Most gun owners I know have a respectable sized stable of firearms at their disposal.  Few enthusiasts it seems, are single firearm owners.  With many guns comes many accessories.  Slings, scopes, magazines…. the costs add up quickly.  While the most used (and abused) rifles may find themselves adorned with the most expensive optics the shooter can afford, it’s hard to justify shelling out top dollar for every rifle around.  This is especially true if somewhat less expensive optics are performing nearly as well as their “gold-ringed” counterparts.  This was just the situation I found myself in when I first came across Lucid Optics shortly before I was able to review their P7 4x optic.  Now, enter the Lucid MLX.

Lucid’s MLX is a 4.5-18x riflescope, with a glass-etched mil-based reticle in the first focal plane (FFP).  The turrets are lockable, re-zeroable and adjust in 1/10 mil increments.  The reticle has 5 mils of hold-under, 10 mils of hold-over and 5 mils of windage in each direction.  The internal adjustment range is 20 mils, both vertically and horizontally.  The glass is coated for 92% light transmission as well as being fog, shock and waterproof.  At ~14″ long and 26 ounces of heft with a 30mm tube, the MLX is fairly petite given its spec sheet.

Lucid MLX 4.5-18X scope review | Budget friendly quality

The MLX scope feels well crafted.  The turrets have distinct clicks and rotate smoothly, unlocking and re-zeroing the turrets is quick and intuitive, given the “lift turret to unlock and adjust, lift further to re-zero” mechanism.  The magnification ring spins with little stiffness, not requiring knobs to grab on to for leverage.  The reticle is clear and distinct and offers plenty function without being cluttered.

This is my first experience with a first-focal plane scope in the civilian market.  I really think if someone is using a mil-based reticle (which allows for range estimation), they should use one with the reticle in the FFP.  With a second focal plane (SFP) reticle,  it won’t change size when you zoom in or out.  It’s only functional for ranging (and drop adjustments!) at a certain, manufacturer specified magnification.  Every other magnification, mils aren’t mils!  With a FFP scope, the reticle grows and shrinks as you zoom in and out, staying the same size regardless.  No matter what magnification you want to range at, mils are always mils with first-focal plane reticles.

Lucid MLX 4.5-18X scope review | Budget friendly quality
MLX FFP Reticle, provided by Lucid optics

I like having 15 mils worth of drop adjustment available even at max magnification.  While my AR (which this scope was first mounted on) is used from 0-300 yards, my bolt-action .308 is routinely used from 500 to 1000 yards for long-range practice.  If I zero said bolt-gun using the top dot instead of the center dot, that gives me 15 mils of holdover without touching the turrets.  15 mils with Federal Gold Medal Match 168gr rounds at 2608 fps gets this rifle past 1100 yards with no adjustments.  While this method isn’t optimal for every setup out there, it sure is fast on a dedicated long-range gun.

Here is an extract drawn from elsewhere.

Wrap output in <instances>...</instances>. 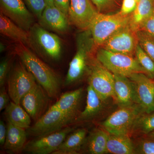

Lucid MLX 4.5-18X scope review | Budget friendly quality

In usage, the MLX quickly feels like you’ve had it for years.  I attribute that to the smooth control inputs and intuitive layout.  The scope passes the “box test”, returning to zero after numerous adjustments made in all directions.

Lucid MLX 4.5-18X scope review | Budget friendly quality

If we take the saying, “you get what you pay for” at face value, we should assume there’s a reason something like Leupold’s Mark 4 runs ~$400 more than the MLX.  Similar magnification (MLX has more), similar features.  Both have a warranty… The differences?  The Mark 4 is 4 ounces lighter and has ~5% better light transmission.  Also, the MLX is a little pickier on having the side parralax knob adjusted just so.  If that’s worth $400 to you, fire away.  I think spending that $400 on more ammo to practice with would benefit nearly every shooter immeasurably more than 5% light transmission.

Lucid MLX 4.5-18X scope review | Budget friendly quality

What Lucid Optics is offering is rare… a first focal plane scope with 4.5-18x magnification at a reasonable price.  The MLX is well made and functions flawlessly.  For the precision shooter be it professional, recreational or competitive, the Lucid Optics MLX is certainly worth checking out.  MSRP is $649, street price is ~$529.